While new house sales may on a down right now, in Tennessee contractor services are on the rise. But it can be difficult to hire a contractor who is not only good, but who is good for you. Ask these questions when looking for a contractor for your next project.
Trust your intuition. This person will be in your home, around your kids, your family. They could be there days or it could be months. They will also have the appearance and often structure of your house in their hands. Do you trust them? If your contractor lies to you, even if it is just to embellish his experience, you have grounds to not trust him. Thank him, excuse him and move on to the next one.
Make sure that the contractor you choose has a license to do contracting in your area. The license shows that the contractor has taken an exam and understands building codes, policies and procedures. Make sure it is for YOUR AREA. A Knoxville contractor should have knowledge of the laws of Tennessee regarding building codes.
He should also be bonded and insured, not only to protect him but to also protect you. Did you know that if one of his workers gets hurt on the job and he has no insurance that you could be held liable as the property owner? Did you know that if your neighbor’s property is damaged due to something your uninsured contractor does while working on your home that you may have to pay? Don’t just take his word for it, request to see him insurance documentation and make sure that it covers those types of damages.
When choosing a contractor, you need to do your homework. Select one that has experience in your type of project. By choosing a contractor who specializes in what you need done can, for the most part, complete the job faster and more efficiently, is less prone to make costly mistakes and can give you good advice regarding your project. If you are going to pay someone, pay a pro.
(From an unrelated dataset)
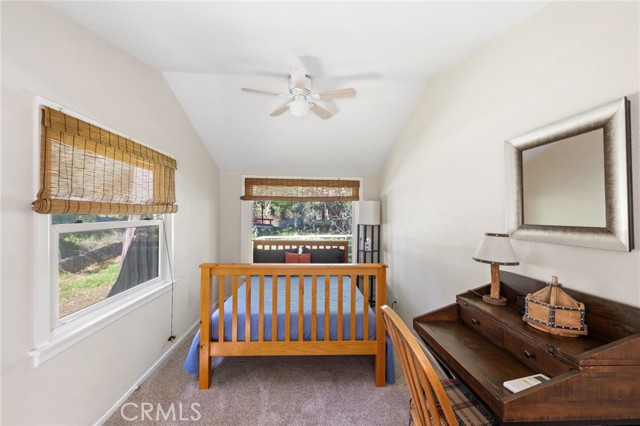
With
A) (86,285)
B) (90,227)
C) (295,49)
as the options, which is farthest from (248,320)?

Different types of projects require different levels of personnel. You need to know if your contractor or your contractor and his crew will be doing the work or will all or part be subcontracted out to someone else. Larger projects tend to call for more hands and typically a contractor will subcontract certain portions such as siding or roofing. That is not a bad thing, but you want to know who will be traipsing around on your property and through your home. This goes back to trusting your contractor.
In some states, when a contractor does not pay his bills, say building material for your project, the vendor can collect from you, the homeowner, even if you have already paid the contractor. The best way to avoid this is to look into your contractor’s legal history. If he owes money on past projects, look elsewhere. He is likely a legal liability and in something you don’t want to get in the middle of. Find a contractor with a clean legal history, that is a much safer bet.